Tara Isabella Burton’s book, Sacred Rites: New Religions for a Godless World is an incredible rollercoaster ride through the emerging religious landscape in the American culture. Throughout, not only does Burton catalogue new religions and religious practices, she insightfully analyzes the theology. She labels these religious practitioners the “Remixed”. They are part of the infamous “rise of the nones” – the growing number of Americans who check “none” for religious affiliation. They are not atheists, by in large, they are mostly spiritual but not religious.
Her work is important for Christians and pastors in understanding what is going on both around our churches and within our pews. It has always been important for Christians to know how to exegete both their Bibles and their cultures.

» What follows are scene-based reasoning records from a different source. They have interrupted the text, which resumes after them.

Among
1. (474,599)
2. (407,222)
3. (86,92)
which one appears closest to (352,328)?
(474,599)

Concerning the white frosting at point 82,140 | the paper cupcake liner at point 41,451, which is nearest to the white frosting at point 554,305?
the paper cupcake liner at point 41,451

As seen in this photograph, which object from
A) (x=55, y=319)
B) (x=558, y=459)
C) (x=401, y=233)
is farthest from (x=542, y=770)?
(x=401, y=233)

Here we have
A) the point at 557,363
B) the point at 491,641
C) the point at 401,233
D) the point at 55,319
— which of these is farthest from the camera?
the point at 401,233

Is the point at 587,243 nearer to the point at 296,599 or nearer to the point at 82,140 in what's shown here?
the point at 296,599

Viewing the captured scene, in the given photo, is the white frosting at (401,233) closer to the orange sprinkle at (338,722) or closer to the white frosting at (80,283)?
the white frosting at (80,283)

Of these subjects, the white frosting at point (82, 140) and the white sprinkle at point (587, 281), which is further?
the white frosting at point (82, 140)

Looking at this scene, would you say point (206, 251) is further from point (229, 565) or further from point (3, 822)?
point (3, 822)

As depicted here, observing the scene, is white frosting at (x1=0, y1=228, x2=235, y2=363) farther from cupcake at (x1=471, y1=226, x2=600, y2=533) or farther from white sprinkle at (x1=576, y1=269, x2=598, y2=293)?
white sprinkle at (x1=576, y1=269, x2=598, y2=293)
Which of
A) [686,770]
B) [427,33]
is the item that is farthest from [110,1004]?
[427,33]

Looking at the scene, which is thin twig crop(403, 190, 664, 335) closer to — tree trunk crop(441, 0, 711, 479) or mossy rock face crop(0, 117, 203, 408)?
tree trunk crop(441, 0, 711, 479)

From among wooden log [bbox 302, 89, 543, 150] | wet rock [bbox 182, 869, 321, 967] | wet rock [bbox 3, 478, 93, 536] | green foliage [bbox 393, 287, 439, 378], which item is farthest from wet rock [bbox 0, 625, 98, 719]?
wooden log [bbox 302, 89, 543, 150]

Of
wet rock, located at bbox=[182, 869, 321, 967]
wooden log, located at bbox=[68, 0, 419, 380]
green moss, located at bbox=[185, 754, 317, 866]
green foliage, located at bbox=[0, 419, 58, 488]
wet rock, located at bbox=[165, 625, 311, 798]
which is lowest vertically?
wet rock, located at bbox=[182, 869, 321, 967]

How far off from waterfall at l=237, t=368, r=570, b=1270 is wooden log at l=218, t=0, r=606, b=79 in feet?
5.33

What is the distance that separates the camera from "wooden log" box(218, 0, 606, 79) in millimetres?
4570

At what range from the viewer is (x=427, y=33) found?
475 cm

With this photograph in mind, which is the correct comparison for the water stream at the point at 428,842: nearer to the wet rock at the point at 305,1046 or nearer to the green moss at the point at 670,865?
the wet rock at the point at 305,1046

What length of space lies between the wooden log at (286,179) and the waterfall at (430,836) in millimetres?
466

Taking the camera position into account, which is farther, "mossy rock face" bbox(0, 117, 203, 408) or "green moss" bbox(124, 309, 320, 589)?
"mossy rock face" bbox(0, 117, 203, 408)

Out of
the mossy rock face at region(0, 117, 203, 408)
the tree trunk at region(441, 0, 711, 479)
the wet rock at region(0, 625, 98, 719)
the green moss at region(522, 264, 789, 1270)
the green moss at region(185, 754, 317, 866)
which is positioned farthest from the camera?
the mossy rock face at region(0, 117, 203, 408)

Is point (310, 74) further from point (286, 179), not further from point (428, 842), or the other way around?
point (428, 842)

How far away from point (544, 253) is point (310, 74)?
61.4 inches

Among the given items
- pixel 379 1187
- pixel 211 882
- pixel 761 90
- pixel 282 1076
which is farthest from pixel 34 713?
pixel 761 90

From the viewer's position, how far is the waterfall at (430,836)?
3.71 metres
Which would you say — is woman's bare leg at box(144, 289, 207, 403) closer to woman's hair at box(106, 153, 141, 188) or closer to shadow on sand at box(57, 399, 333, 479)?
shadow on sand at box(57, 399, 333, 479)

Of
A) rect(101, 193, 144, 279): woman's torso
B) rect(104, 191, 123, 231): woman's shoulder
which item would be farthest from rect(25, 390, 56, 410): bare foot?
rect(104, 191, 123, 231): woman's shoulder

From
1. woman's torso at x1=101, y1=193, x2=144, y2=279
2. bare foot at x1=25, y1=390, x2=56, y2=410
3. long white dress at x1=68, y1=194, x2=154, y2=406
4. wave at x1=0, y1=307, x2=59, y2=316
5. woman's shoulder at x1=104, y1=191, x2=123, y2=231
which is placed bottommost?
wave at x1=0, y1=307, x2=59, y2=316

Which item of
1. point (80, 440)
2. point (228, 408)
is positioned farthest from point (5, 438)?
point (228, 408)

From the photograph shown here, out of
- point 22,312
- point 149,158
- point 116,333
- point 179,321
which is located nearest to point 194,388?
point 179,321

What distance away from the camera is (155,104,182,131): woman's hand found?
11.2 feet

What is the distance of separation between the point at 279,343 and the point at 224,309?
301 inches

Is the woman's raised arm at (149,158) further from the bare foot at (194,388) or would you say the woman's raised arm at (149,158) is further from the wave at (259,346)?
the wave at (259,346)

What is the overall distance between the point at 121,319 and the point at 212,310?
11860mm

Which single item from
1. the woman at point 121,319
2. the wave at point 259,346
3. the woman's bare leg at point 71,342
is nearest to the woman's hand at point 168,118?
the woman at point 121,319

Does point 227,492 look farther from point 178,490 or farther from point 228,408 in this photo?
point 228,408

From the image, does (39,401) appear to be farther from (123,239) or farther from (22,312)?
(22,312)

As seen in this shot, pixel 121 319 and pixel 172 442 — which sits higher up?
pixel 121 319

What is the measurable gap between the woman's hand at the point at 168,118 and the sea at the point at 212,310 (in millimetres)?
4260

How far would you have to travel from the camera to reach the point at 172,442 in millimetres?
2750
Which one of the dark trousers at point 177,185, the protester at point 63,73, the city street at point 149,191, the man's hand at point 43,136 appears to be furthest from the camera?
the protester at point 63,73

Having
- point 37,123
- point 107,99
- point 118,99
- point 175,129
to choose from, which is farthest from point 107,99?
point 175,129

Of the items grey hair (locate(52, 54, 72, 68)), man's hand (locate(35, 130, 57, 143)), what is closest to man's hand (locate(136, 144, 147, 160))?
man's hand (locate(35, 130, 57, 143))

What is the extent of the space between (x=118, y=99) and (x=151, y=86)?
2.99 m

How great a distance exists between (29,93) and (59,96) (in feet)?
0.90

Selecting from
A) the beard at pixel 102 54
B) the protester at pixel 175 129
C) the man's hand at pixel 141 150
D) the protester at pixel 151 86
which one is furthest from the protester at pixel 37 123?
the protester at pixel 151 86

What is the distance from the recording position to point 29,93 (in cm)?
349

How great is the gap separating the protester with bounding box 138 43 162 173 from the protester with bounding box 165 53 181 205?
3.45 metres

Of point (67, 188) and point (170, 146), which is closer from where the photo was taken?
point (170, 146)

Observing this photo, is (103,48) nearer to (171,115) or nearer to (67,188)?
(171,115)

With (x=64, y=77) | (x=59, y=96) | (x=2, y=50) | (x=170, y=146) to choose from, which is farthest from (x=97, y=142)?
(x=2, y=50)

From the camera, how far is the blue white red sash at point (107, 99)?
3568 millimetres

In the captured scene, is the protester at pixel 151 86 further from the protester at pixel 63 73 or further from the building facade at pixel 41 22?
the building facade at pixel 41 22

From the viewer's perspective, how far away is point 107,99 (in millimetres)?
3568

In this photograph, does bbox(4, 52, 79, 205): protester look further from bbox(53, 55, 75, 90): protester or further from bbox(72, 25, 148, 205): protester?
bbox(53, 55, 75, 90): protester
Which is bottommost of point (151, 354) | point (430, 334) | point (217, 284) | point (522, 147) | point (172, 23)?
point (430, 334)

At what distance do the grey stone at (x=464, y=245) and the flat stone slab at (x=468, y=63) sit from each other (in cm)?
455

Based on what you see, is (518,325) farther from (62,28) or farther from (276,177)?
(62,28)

Early in the book, Burton notes the relationship between the Remixed and truth. The idea of truth as correspondence to reality is by-in-large gone. Even the sense that this kind of truth is important has faded well into the background. She writes:
“Today’s Remixed religions valorize different forms of emotional experience – a person’s perceived energy as a clue to their bad character, a modern witch’s sense of divine presence during a spell-casting session, a feminist’s lived experience as an authoritative account of the world – as the key to interpreting both meaning and purpose.”pg. 33
“They’re suspicious of moral truth or truth-claims that don’t root themselves in subjective experience. Three-quarters of millennials…now say they agree with the statement “Whatever is right for your life or works best for you is the only truth you can know…”pg. 33
And before you think this creates a significant difference between those “outside the church” and those inside, the rest of that sentence reads:
“…compared with just 39 percent of the elderly, and 47 percent of practicing Christians of all ages.”pg. 33
We are dealing, more and more, with a cultural landscape that has decided against truth. Truth has not been argued with and shown wanting, it has been labeled “oppressive” or “patriarchal” or a tool of “white privilege”. It has been out-emoted. More and more we have people making significant life decisions – about what Burton calls “meaning and purpose” – based on how the options make them feel, free to assemble any combination that suites them. People are making decisions without arguments.
People are making decisions without arguments.Tweet
How do we work with people who have made decisions without arguments? First of all, we can’t fall into the trap the church falls into over and over – we need to appeal to people in the same ways the culture (or other religions) appeals to them. We cannot reduce the meaning and purpose of Christianity to a better set of the feels than any other options. That is always a losing strategy in the mid-to-long run.
Secondly, we need to shore up our own congregations. How often are the people in our churches confronted with the truth of the Gospel? Or to paraphrase Francis Schaefer, do they know the gospel is True truth? Do our services, small groups, and lives reflect this? Do we have ways of helping the people in our churches to be different from the culture around them?
And then, it may be that shoring up the spiritual and lifestyle health of the church will become the best witness possible over time. We never give up evangelism or apologetics. We never give up being salt and light in our jobs, schools, and halls of cultural influence and power. But a local body of believers whose tap root is deep and strong may produce the kind of fruit hungry people will want to eat.